Free Lossless Audio Codec
| Free Lossless Audio Codec | |
|---|---|
| Sviluppato da | Xiph.Org Foundation |
| Licenza | Libera |
| Tipo | Compressione audio |
| Compressione | Lossless |
| Sito web | flac.sourceforge.net |
Free Lossless Audio Codec (FLAC) è un diffuso codec audio libero di tipo lossless, cioè senza perdita di qualità. A differenza delle codifiche lossy (come l'ogg vorbis, l'MP3 o l'AAC), questo tipo di compressione non rimuove informazioni dal flusso audio, risultando quindi adatto sia all'ascolto con lettori di musica digitale, sia all'archiviazione su memorie di massa.

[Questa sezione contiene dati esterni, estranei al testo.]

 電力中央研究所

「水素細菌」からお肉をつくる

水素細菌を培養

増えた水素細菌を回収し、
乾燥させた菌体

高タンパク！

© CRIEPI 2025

Il formato FLAC è attualmente supportato da una buona parte dei software audio.
FLAC è specificatamente progettato per comprimere dati audio, diversamente dalla maggior parte degli algoritmi di compressione lossless generici (come ad esempio ZIP e gzip), questo gli permette di raggiungere compressioni importanti, dell'ordine del 30-50% contro il 10-20% raggiunto da quelli tradizionali quando utilizzati per comprimere file audio.

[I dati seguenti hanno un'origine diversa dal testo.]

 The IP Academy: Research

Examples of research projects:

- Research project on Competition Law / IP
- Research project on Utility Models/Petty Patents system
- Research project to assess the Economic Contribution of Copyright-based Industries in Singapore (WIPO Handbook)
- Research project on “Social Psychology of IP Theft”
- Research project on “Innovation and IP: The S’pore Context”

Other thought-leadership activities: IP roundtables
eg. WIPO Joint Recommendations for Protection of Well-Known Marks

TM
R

Il 29 gennaio 2003 Xiphophorus (adesso Xiph.Org Foundation) ha annunciato l'inclusione del FLAC fra i propri progetti, insieme con Ogg Vorbis, Ogg Theora e Speex.
A partire dal mese di dicembre 2008 la prestigiosa casa discografica Deutsche Grammophon, che sin dai primi anni del '900 pubblica esclusivamente musica classica, ha iniziato a rendere disponibili, per il download a pagamento, i propri titoli in formato flac.

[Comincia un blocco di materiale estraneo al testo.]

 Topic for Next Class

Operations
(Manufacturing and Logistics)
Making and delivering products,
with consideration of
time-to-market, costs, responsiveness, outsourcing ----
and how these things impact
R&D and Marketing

I passaggi della codifica [modifica]
- Suddivisione in blocchi: L'input viene diviso in più parti contigue, anche variabili in grandezza (e qui c'è un po' di controversia, perché in teoria si dice anche che i blocchi devono essere fissi)
- Compattamento del flusso multicanale: In questo step l'encoder FLAC si occupa di calcolare, nel caso di input stereo e surround, la media dei canali e la loro differenza. Il segnale a qualità migliore viene passato al processo successivo.
- Previsione: Partendo dal primo blocco, avviene la previsione di quale possa essere il successivo con degli algoritmi matematici che tentano di ricostruire il segnale. In questo caso, verranno codificati solo i parametri, dato che gli algoritmi matematici devono essere presenti sia sull'encoder che sul decoder.
- Codifica residua: La codifica residua permette a FLAC di essere effettivamente un codec lossless. Si codifica senza perdita tutta la parte di segnale che si differenzia dalla ricostruzione matematica di predizione, e viene incorporata nel file finale. Il guadagno si ha sul fatto che il segnale residuo, proprio per la scrematura matematica, sarà minore in bytes rispetto al corrispettivo PCM.